You Must Believe in Spring
— Sam Reese
From the veranda of a villa nestled in the hills of Thorndon, looking down the sloping stretch of lawn around the edge of which your father and grandmother are digging, working the damp soil in the shadow of bare, pale trees, your view of the city is another tier of wooden villas, staggering towards the shore, a ladder to a water tower, and the white blur of a ferry on the still lagoon before the sinuous green hills behind Petone and Eastbourne on the far side of the harbour give way to the higher peaks, Rimutakas, Tararuas, snow covered and crisp and melting into the long plumes of cloud. You cradle your mug of tea and watch the steam rise, drifting up over the turquoise glints of water and the deep green of the distant shivering of the bush.
The city hides itself in folds, European gridlines tucked into the undulating banks of green that rise around the basin of the harbour. It is Saturday. A radio crackle backs the warbling of a tui in the neighbours’ kowhai tree. It feels like the world is waiting, unready to rise just yet, and when you were younger, you would try to cling onto this moment for as long as possible; it felt like the city was a private place, for a few hours. It was yours. You had books that you wanted to read, friends you had to see, but still, you wanted to partition off this time and make it stretch. Coming back to stay for the weekend, you feel all of it again. The marmalade smeared across your toast is bitter, the bergamot an echo, mellow, on your tongue. You sip the tea again.
You know better than when you were younger. But you still want to clutch that feeling against your chest, feel the day, the city, set aside.
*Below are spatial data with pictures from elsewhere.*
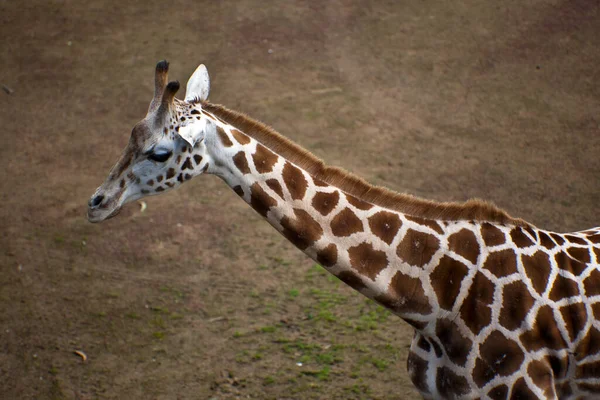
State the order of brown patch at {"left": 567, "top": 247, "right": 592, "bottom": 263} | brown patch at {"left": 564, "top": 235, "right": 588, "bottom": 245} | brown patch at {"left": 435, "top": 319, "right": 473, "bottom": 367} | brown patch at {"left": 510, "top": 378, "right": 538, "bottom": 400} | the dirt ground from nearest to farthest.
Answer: brown patch at {"left": 510, "top": 378, "right": 538, "bottom": 400} → brown patch at {"left": 435, "top": 319, "right": 473, "bottom": 367} → brown patch at {"left": 567, "top": 247, "right": 592, "bottom": 263} → brown patch at {"left": 564, "top": 235, "right": 588, "bottom": 245} → the dirt ground

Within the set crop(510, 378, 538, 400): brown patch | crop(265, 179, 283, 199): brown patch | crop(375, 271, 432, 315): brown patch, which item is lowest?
crop(510, 378, 538, 400): brown patch

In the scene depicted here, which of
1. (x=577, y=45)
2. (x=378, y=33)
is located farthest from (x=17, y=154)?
(x=577, y=45)

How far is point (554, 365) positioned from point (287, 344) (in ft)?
9.13

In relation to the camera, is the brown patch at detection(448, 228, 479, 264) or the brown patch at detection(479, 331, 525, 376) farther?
the brown patch at detection(448, 228, 479, 264)

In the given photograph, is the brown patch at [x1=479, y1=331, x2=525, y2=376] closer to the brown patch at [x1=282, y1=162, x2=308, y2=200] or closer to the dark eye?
the brown patch at [x1=282, y1=162, x2=308, y2=200]

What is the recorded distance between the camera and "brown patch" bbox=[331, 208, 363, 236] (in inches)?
161

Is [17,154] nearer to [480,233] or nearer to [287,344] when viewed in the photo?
[287,344]

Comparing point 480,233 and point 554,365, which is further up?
point 480,233

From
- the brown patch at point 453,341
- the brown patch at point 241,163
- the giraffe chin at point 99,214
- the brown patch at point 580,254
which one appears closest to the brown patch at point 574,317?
the brown patch at point 580,254

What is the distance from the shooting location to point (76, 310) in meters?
6.82

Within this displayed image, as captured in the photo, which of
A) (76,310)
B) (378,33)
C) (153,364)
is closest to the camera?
(153,364)

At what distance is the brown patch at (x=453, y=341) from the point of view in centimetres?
405

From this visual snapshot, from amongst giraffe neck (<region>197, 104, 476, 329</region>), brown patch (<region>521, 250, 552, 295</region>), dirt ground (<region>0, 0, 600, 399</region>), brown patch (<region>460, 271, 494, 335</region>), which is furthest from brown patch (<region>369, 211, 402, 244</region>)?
dirt ground (<region>0, 0, 600, 399</region>)

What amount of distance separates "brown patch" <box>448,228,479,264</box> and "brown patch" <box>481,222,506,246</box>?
7cm
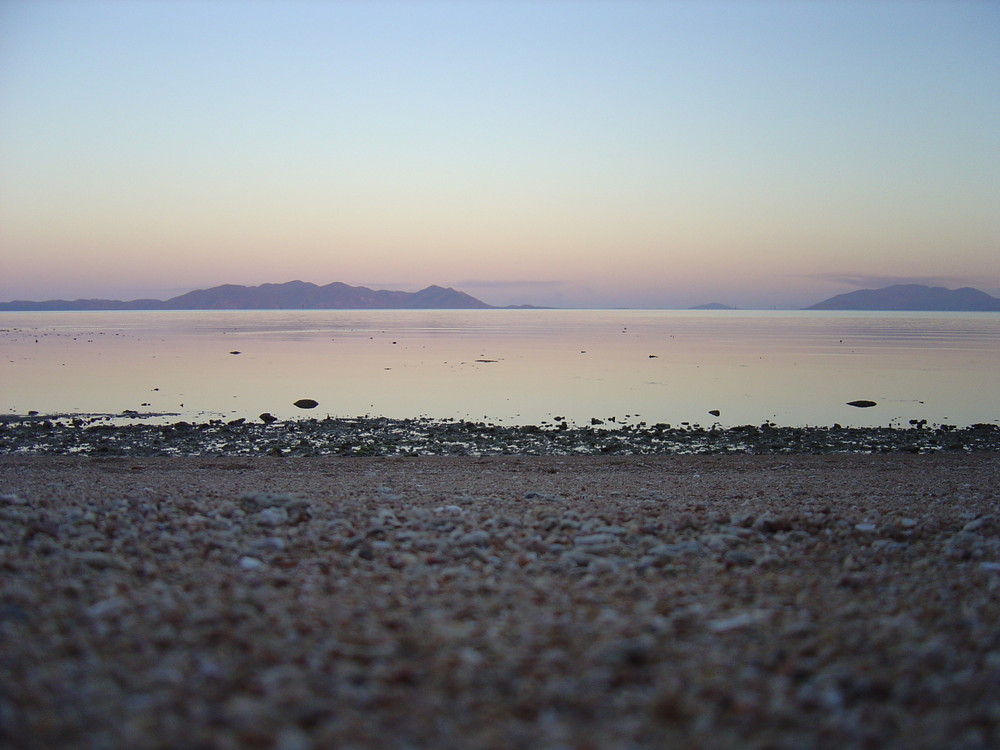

Your father leans against his spade, plunged down into the earth, and his breath is smoke.
You decide you have to move. It’s a feeling that comes over you more and more these days. You could just walk down past the figures in the garden, underneath the arch of the next villa down, and find your way towards the sea. But if you wrap up and follow the path that winds behind the house, up the slope towards the ridgeline rising always over the city centre, wherever you go, you will find the paths between the radiata pines, damp and mushroomy, are almost completely still. No one will disturb the thrumming wind as it comes up from Makara and the strait, through the power pylons, where you can look out and see the city spread apart, the hills like membranes on a fan.
You wonder about the people who are making their way through the streets below you. Women wrapped in woollen coats, men with heavy scarves, the smell of roses and dried flowers drifting from their necks and wrists like dust from the wings of moths. Are they headed out to a department store? Are they going over to a friend’s, to meet somewhere for coffee, somewhere they can talk? Tracking the view on, towards the right, the heights of Kelburn drop away in an s-bend parade, and you catch the top of the gothic brickwork of the University. Classes are over for the winter break. Somewhere in the library, a few students will still be bent over books. And in the gully on the farther side of campus, you can sense but not quite see the little bungalows that in the last few years have been slowly taken over by students. You shudder a little, thinking of the damp, the line of mould around the bathroom wall, the green moss on the weatherboards, the constant smell of ferns. You know that the valley is quiet now, awaiting the migration back for Spring.
Following the cable car as it rolls down from Kelburn, disappearing from view, you come back to the dense and golden cluster of the city centre, wooden office blocks just three or four stories high, the first glass fronted buildings coming up on Lambton Quay, but still the plaster arches and squared deco lines of a few decades past, and all the while, the orange and cream of trams shuttling from one end of the little capital back to the other. You forget the burghers, their musty perfumes. Any of the city’s fifty coffee bars are waiting. There’s the three-handled, stainless steel gaggia espresso machine upstairs above Wardell’s on Willis, with its Scandinavian wood panels and three-legged chairs around little triangle tables. There’s the smoky lounge of Tete-a Tete, where in the afternoon a three-piece set will start and carry on until late in the night. The double bulbs of kona coffee makers bubble on behind one shop in almost every block. Further around the harbour, heading out towards Oriental Parade, you could stop at one of the milk bars run by Greeks from Island Bay before you wander back to browse the shelves at Parson’s, down the other end of Lambton Quay.
You alight from the press of bodies on the tram as it comes to the end of Courtenay Place. Shaking off the fug of condensation, you walk the two blocks until you reach the waterfront. The reclaimed land here is shored up by steep banks of rough-hewn boulders, and you find a place amongst them, hunker down, and watch the workmen on the wharf reaching out towards the olive smudges of Somes Island, listen as they talk about their overtime building the new Overseas Passenger Terminal, set to welcome in more boats from Sydney and Singapore and somewheres further still, imagining that you are stepping through the wide new archway, with a ticket in your hand, leaning up against the railing, braced against the offshore wind, and the whole wide crescent of this city, overhung by rising tiers of Brooklyn, Kelburn, Tinakori, bungalows between the flax and fern, and over them, the thick trees of the ridgeline that you viewed the water from that morning, recedes and blurs.